* _The request_
Quote, word for word, the part of the forum thread about fitting X Flock shrink tubing to a Maxim Champ between "I received my" and "sized at 25MM.", inclusive.

* _Page excerpt_
# # # #
# X Flock Shrink Tubing - Maxim Champ



## ShootnCoastie (Jan 26, 2015)

Hey guys,

I received my Maxim Champ not too long ago and had to do something about it's grip. The HDPE polymer was way too slippery.

I liked the X Flock Tubing that came with my Axiom Ocularis, so I went ahead and purchased some.

The X Flock I ordered was sized at 25MM.

The strips for the forks were cut at 1 1/4 inch and the grip strip was cut at 2 1/4 inch.

I didn't have a heat gun, so tried hair dryer at close range, that didn't work. So, I held it over the stove at a medium heat and rotated it which worked out okay.

There was just one area under the forks that might have benefited from a heat gun. I wound up hitting it with a micro torch I had.

The grip strip took a little effort to get on, due to the flare at the bottom of the Champ. But overall, it was a pretty easy install and a huge benefit in grip.


----------



## treefork (Feb 1, 2010)

Nice. It looks really good also.


----------



## Poiema (Jul 21, 2014)

Hey! THAT turned out super. I like that stuff too. It feels great Another incentive to add more poly to my um... growing poly horde.

I think I saw some of that SOMEWHERE in *purple* as well. I need to look for it again!

So basically the size that you cut, that is pretty much what you end up with (vertically) when you apply heat. The shrinkage seems to occur horizontally--looks like.


----------



## ShootnCoastie (Jan 26, 2015)

It kind of shrunk all around. The grip section started out 2 1/4 inch and now measures around 2/16 inch.
# # # #
* _Record list_
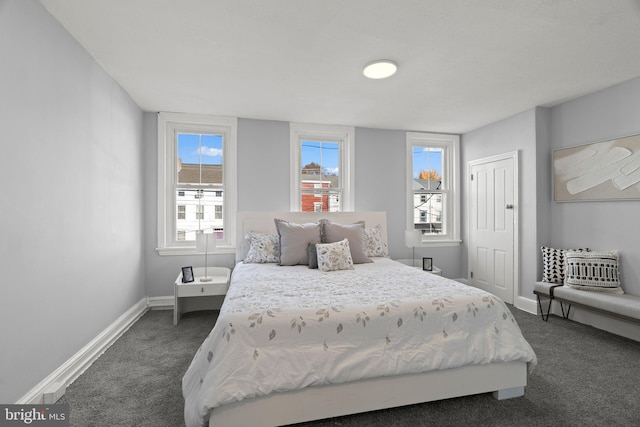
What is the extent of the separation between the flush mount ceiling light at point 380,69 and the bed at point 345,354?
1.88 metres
# # # #
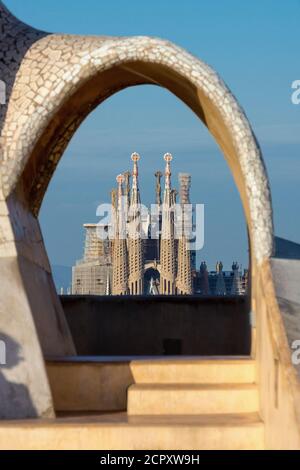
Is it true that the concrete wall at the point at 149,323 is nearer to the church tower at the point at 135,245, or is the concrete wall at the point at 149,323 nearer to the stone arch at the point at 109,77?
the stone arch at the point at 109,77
# # # #
* _Written solution_
I received my Maxim Champ not too long ago and had to do something about it's grip. The HDPE polymer was way too slippery.

I liked the X Flock Tubing that came with my Axiom Ocularis, so I went ahead and purchased some.

The X Flock I ordered was sized at 25MM.